Not only did we dine liberally on mystery meat every time we went in the store – which, by the way, was pretty much the center of our activity away from the beach, as it was next to the Candy Store and constituted the “center” of the village – but during breaks from teaching sailing (it was a hard life), Dave, Dave, Jon and I would sit outside the store on the wood bench under an overhang and munch on boxes of Pop Tarts and Entenmann’s baked goods. (Like I said, a hard life.) The store taped on its plate glass window facing the walk twice a week – in advance of Wednesday and Sunday/Monday nights – posters of the coming movies. The Wednesday movies were geared mostly toward kids and moms, who were pretty much the only ones out at the beach during the week. The Sunday/Monday movies were targeted with dads in mind, many of whom stayed out Sunday night and took “the death boat” – meaning you felt like death warmed over at that hour of the day – Monday morning at 6:15, which delivered you across the Great South Bay in time to catch the early train from Bay Shore into the City with the rest of the Long Island commuters.

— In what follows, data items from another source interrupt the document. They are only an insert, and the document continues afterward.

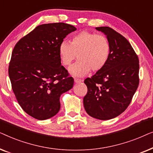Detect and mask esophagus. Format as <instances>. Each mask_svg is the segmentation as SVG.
Returning <instances> with one entry per match:
<instances>
[{"mask_svg": "<svg viewBox=\"0 0 153 153\" xmlns=\"http://www.w3.org/2000/svg\"><path fill=\"white\" fill-rule=\"evenodd\" d=\"M81 81H82V80H81V79H76V78L74 79V82L76 83H81Z\"/></svg>", "mask_w": 153, "mask_h": 153, "instance_id": "esophagus-1", "label": "esophagus"}]
</instances>
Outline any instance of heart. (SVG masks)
<instances>
[{"instance_id": "obj_1", "label": "heart", "mask_w": 153, "mask_h": 153, "mask_svg": "<svg viewBox=\"0 0 153 153\" xmlns=\"http://www.w3.org/2000/svg\"><path fill=\"white\" fill-rule=\"evenodd\" d=\"M62 65L70 66L77 56L78 62L71 67L70 72L74 76H83L91 70L99 72L109 60L111 45L107 37L88 31L74 35L70 41L62 42L58 48Z\"/></svg>"}]
</instances>
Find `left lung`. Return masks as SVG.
<instances>
[{
    "label": "left lung",
    "instance_id": "8db88e82",
    "mask_svg": "<svg viewBox=\"0 0 153 153\" xmlns=\"http://www.w3.org/2000/svg\"><path fill=\"white\" fill-rule=\"evenodd\" d=\"M111 45L109 60L102 70L84 80L87 114L99 120L116 118L128 107L139 83V60L128 40L108 26L97 27Z\"/></svg>",
    "mask_w": 153,
    "mask_h": 153
}]
</instances>
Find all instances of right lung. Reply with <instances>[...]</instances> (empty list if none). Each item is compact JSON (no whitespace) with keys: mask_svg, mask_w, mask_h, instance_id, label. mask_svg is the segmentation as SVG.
Here are the masks:
<instances>
[{"mask_svg":"<svg viewBox=\"0 0 153 153\" xmlns=\"http://www.w3.org/2000/svg\"><path fill=\"white\" fill-rule=\"evenodd\" d=\"M76 28L65 23L37 26L14 46L8 73L18 103L29 116L46 120L58 114L60 97L74 79L61 65L58 48Z\"/></svg>","mask_w":153,"mask_h":153,"instance_id":"add662e5","label":"right lung"}]
</instances>
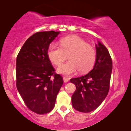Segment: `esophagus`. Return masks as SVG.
<instances>
[{
  "label": "esophagus",
  "mask_w": 131,
  "mask_h": 131,
  "mask_svg": "<svg viewBox=\"0 0 131 131\" xmlns=\"http://www.w3.org/2000/svg\"><path fill=\"white\" fill-rule=\"evenodd\" d=\"M63 80H64V83H67V82L69 81V79L67 78H66V77H64V78H63Z\"/></svg>",
  "instance_id": "1"
}]
</instances>
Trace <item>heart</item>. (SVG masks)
Here are the masks:
<instances>
[{
  "instance_id": "obj_1",
  "label": "heart",
  "mask_w": 131,
  "mask_h": 131,
  "mask_svg": "<svg viewBox=\"0 0 131 131\" xmlns=\"http://www.w3.org/2000/svg\"><path fill=\"white\" fill-rule=\"evenodd\" d=\"M60 45H50L48 51V57L56 66L60 65L69 55L70 60L58 68V73L69 76L78 70L81 73L86 72L94 66L96 58L95 49L81 37L74 35L63 37Z\"/></svg>"
}]
</instances>
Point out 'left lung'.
<instances>
[{"label": "left lung", "instance_id": "left-lung-1", "mask_svg": "<svg viewBox=\"0 0 131 131\" xmlns=\"http://www.w3.org/2000/svg\"><path fill=\"white\" fill-rule=\"evenodd\" d=\"M96 58L94 68L88 74L70 79L76 89L71 103L79 112L95 110L106 98L110 88L112 60L107 48L98 41L95 44Z\"/></svg>", "mask_w": 131, "mask_h": 131}]
</instances>
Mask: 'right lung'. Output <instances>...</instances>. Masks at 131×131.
I'll use <instances>...</instances> for the list:
<instances>
[{"instance_id": "right-lung-1", "label": "right lung", "mask_w": 131, "mask_h": 131, "mask_svg": "<svg viewBox=\"0 0 131 131\" xmlns=\"http://www.w3.org/2000/svg\"><path fill=\"white\" fill-rule=\"evenodd\" d=\"M60 31L37 32L26 41L17 58V88L27 107L39 114L55 106L63 84L48 55L49 45Z\"/></svg>"}]
</instances>
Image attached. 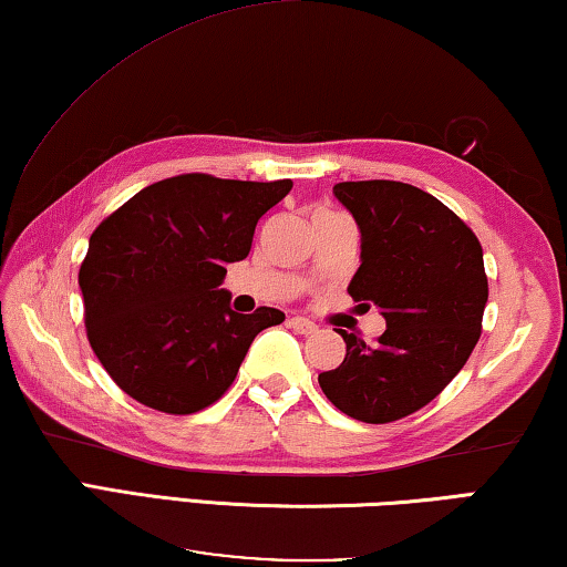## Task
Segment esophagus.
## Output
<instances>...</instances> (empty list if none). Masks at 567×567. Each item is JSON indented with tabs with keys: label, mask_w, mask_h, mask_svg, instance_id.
<instances>
[{
	"label": "esophagus",
	"mask_w": 567,
	"mask_h": 567,
	"mask_svg": "<svg viewBox=\"0 0 567 567\" xmlns=\"http://www.w3.org/2000/svg\"><path fill=\"white\" fill-rule=\"evenodd\" d=\"M290 326H292L295 332H300V336H312V332L318 330L316 322H312L310 318H300V316L290 318Z\"/></svg>",
	"instance_id": "obj_1"
}]
</instances>
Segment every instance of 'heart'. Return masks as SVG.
Here are the masks:
<instances>
[{"mask_svg":"<svg viewBox=\"0 0 567 567\" xmlns=\"http://www.w3.org/2000/svg\"><path fill=\"white\" fill-rule=\"evenodd\" d=\"M316 214H336V212H330V209H318Z\"/></svg>","mask_w":567,"mask_h":567,"instance_id":"b5f03b06","label":"heart"}]
</instances>
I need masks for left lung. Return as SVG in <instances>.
<instances>
[{"mask_svg":"<svg viewBox=\"0 0 567 567\" xmlns=\"http://www.w3.org/2000/svg\"><path fill=\"white\" fill-rule=\"evenodd\" d=\"M336 199L361 229V267L348 285L358 308H379L383 336L355 332L336 371L318 375L350 419L389 424L426 406L462 371L487 305L482 245L436 196L401 182H343Z\"/></svg>","mask_w":567,"mask_h":567,"instance_id":"8db88e82","label":"left lung"}]
</instances>
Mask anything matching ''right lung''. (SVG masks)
Returning a JSON list of instances; mask_svg holds the SVG:
<instances>
[{"label":"right lung","mask_w":567,"mask_h":567,"mask_svg":"<svg viewBox=\"0 0 567 567\" xmlns=\"http://www.w3.org/2000/svg\"><path fill=\"white\" fill-rule=\"evenodd\" d=\"M290 188V178L184 174L141 188L93 231L78 275L87 340L131 399L164 413L206 409L257 332L285 320L275 308L235 312L221 282Z\"/></svg>","instance_id":"obj_1"}]
</instances>
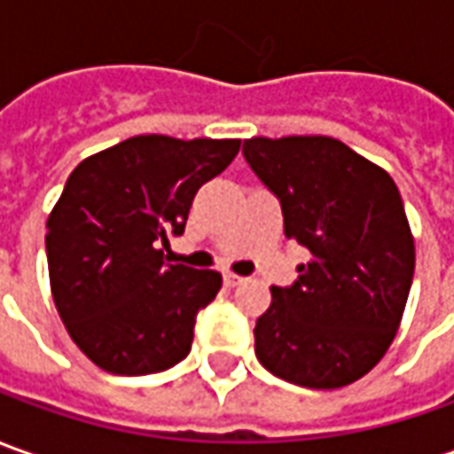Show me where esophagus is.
<instances>
[{
  "label": "esophagus",
  "instance_id": "34e87169",
  "mask_svg": "<svg viewBox=\"0 0 454 454\" xmlns=\"http://www.w3.org/2000/svg\"><path fill=\"white\" fill-rule=\"evenodd\" d=\"M243 281H246V278H243V276H239V274H226V276H223V284H226V286H231V289H233V286H239V284H243Z\"/></svg>",
  "mask_w": 454,
  "mask_h": 454
}]
</instances>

The movies that came to the community in those days were things like “Here Come the Fuzz” with Burt Reynolds and “Rabbit Test,” which was hands down the worst movie I have ever seen, even though it starred one of my favorite comedians, Billy Crystal. It was before people knew he was funny, though, and therefore I think he forgot to be funny. As you will recall, he never hosted the Oscars until the 90s.

The movies were shown in a large room with a vaulted ceiling, a space that also served for dances and wedding receptions, in a single-level building of about 4500 square feet, that was surrounded by clay tennis courts. The edifice dated back to the days of the Chautauqua Society in the 19th century. We would sit in blue and green directors chairs, with the canvas seats, and the big joke – not exactly original to us – was to lift off one side of the seatback and line up the flap carefully with the side post, giving it the appearance of being attached, and then waiting for your friend, or your friend’s mother, or the girl you had a crush on to whom you didn’t know how to express your emotions except to do adolescent tricks like this, waiting for them to sit back and – OH MY!! – have them be shocked to fall back on the person sitting behind them.

Everyone walked around in bare feet or rode bicycles. Toddlers and infants were pulled in wagons, and “mothers’ helpers” (a.k.a. au pairs, nannies) could be seen hauling a couple of towheads up to the beach, which was a fifty-yard wide stretch of pristine white sand facing south on the Atlantic ocean.

We ate Pop Tarts and mystery meat, and rode bicycles and watched Burt Reynolds movies and danced and played tennis and walked alongside mother’s helpers who became our friends and girlfriends, and we congregated in front of the store, me and the guys, and talked about…probably the surf or girls or the movie that sucked the night before. We didn’t talk about back home. The real world. School. Homework.

We all looked the same, and in fact once about a dozen of us went to a Rossington Collins (the band of survivors from the Lynyrd Skynyrd crash) concert down at the Palladium on 14th Street in Manhattan in late summer 1980, before the Palladium turned disco for the 80s. Afterwards, we went uptown to sit on the steps of the Met just to hang and talk. We all wore painters pants and concert t-shirts. We were tanned and thin and preppy. Someone walked by and said, “Oh, look, the cast of an Orange Crush commercial.”